(Scene-based spatial questions)
..........
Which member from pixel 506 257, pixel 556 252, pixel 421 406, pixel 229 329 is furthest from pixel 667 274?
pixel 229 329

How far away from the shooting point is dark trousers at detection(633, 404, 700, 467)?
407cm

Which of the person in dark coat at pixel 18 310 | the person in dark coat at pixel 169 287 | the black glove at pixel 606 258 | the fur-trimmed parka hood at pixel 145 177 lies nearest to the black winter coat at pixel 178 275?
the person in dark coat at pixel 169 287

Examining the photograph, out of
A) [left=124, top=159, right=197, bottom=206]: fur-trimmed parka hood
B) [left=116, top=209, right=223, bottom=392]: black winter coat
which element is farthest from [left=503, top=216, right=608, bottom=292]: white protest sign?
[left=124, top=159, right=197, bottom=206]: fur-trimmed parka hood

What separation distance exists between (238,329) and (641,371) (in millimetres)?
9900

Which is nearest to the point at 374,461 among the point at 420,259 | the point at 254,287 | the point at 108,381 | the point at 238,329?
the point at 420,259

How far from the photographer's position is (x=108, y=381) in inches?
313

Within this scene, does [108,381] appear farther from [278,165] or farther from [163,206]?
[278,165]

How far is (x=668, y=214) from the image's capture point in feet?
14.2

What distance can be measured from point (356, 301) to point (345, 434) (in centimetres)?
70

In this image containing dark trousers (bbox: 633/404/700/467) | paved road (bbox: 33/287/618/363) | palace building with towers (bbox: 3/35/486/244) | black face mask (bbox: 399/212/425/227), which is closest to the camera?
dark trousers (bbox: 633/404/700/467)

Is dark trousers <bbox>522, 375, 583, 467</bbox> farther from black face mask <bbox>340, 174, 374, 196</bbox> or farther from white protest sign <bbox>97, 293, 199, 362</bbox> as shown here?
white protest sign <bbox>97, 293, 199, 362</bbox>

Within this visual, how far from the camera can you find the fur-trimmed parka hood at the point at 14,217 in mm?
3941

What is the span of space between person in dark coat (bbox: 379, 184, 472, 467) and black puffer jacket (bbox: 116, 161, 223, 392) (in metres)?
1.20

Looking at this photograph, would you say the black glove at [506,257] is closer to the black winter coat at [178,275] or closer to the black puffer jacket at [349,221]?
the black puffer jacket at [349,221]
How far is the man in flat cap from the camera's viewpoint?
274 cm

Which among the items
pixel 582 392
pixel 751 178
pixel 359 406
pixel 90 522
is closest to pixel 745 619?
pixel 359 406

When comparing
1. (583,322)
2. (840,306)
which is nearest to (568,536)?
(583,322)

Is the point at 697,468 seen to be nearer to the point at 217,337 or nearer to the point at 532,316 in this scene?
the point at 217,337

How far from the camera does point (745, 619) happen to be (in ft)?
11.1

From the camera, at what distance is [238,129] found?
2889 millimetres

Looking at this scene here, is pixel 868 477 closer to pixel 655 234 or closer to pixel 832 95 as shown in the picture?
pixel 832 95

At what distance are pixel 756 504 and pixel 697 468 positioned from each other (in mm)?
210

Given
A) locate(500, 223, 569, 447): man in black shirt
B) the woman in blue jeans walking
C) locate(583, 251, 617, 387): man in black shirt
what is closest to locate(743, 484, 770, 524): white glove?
..........
* [DIRECTIVE]:
Express every line of the rows above as a JSON list of strings, one string per line, leaving out the blank lines.

* [RESULT OF THE EXERCISE]:
[
  "Which member from pixel 506 257, pixel 556 252, pixel 421 406, pixel 229 329 is furthest from pixel 667 274?",
  "pixel 229 329",
  "How far away from the shooting point is dark trousers at detection(633, 404, 700, 467)?",
  "407cm",
  "Which of the person in dark coat at pixel 18 310 | the person in dark coat at pixel 169 287 | the black glove at pixel 606 258 | the fur-trimmed parka hood at pixel 145 177 lies nearest to the black winter coat at pixel 178 275?",
  "the person in dark coat at pixel 169 287",
  "Examining the photograph, out of",
  "A) [left=124, top=159, right=197, bottom=206]: fur-trimmed parka hood",
  "B) [left=116, top=209, right=223, bottom=392]: black winter coat",
  "which element is farthest from [left=503, top=216, right=608, bottom=292]: white protest sign?",
  "[left=124, top=159, right=197, bottom=206]: fur-trimmed parka hood",
  "What separation distance exists between (238,329) and (641,371) (in millimetres)?",
  "9900",
  "Which is nearest to the point at 374,461 among the point at 420,259 | the point at 254,287 | the point at 108,381 | the point at 238,329?",
  "the point at 420,259",
  "How far from the photographer's position is (x=108, y=381) in inches?",
  "313",
  "Within this scene, does [108,381] appear farther from [278,165] or farther from [163,206]?",
  "[278,165]",
  "How far is (x=668, y=214) from the image's capture point in feet?",
  "14.2",
  "What distance can be measured from point (356, 301) to point (345, 434) (in centimetres)?",
  "70",
  "In this image containing dark trousers (bbox: 633/404/700/467) | paved road (bbox: 33/287/618/363) | palace building with towers (bbox: 3/35/486/244) | black face mask (bbox: 399/212/425/227), which is closest to the camera?",
  "dark trousers (bbox: 633/404/700/467)",
  "Is dark trousers <bbox>522, 375, 583, 467</bbox> farther from black face mask <bbox>340, 174, 374, 196</bbox> or farther from white protest sign <bbox>97, 293, 199, 362</bbox> as shown here?",
  "white protest sign <bbox>97, 293, 199, 362</bbox>",
  "Within this visual, how far from the camera can you find the fur-trimmed parka hood at the point at 14,217 in mm?",
  "3941",
  "What is the span of space between person in dark coat (bbox: 379, 184, 472, 467) and black puffer jacket (bbox: 116, 161, 223, 392) (in metres)?",
  "1.20",
  "Looking at this photograph, would you say the black glove at [506,257] is closer to the black winter coat at [178,275] or closer to the black puffer jacket at [349,221]?",
  "the black puffer jacket at [349,221]",
  "How far is the man in flat cap from the camera's viewpoint?",
  "274 cm",
  "Which among the items",
  "pixel 582 392",
  "pixel 751 178",
  "pixel 359 406",
  "pixel 90 522",
  "is closest to pixel 745 619?",
  "pixel 359 406",
  "When comparing",
  "1. (583,322)",
  "2. (840,306)",
  "which is nearest to (568,536)?",
  "(583,322)",
  "Is the point at 697,468 seen to be nearer to the point at 217,337 or nearer to the point at 532,316 in this scene?",
  "the point at 217,337",
  "How far from the camera does point (745, 619) happen to be (in ft)?",
  "11.1",
  "From the camera, at what distance is [238,129] found?",
  "2889 millimetres",
  "Looking at this scene here, is pixel 868 477 closer to pixel 655 234 or closer to pixel 832 95 as shown in the picture?",
  "pixel 832 95",
  "At what distance are pixel 756 504 and pixel 697 468 positioned from each other (in mm)?",
  "210",
  "Given",
  "A) locate(500, 223, 569, 447): man in black shirt",
  "B) the woman in blue jeans walking",
  "C) locate(583, 251, 617, 387): man in black shirt",
  "what is closest to locate(743, 484, 770, 524): white glove?"
]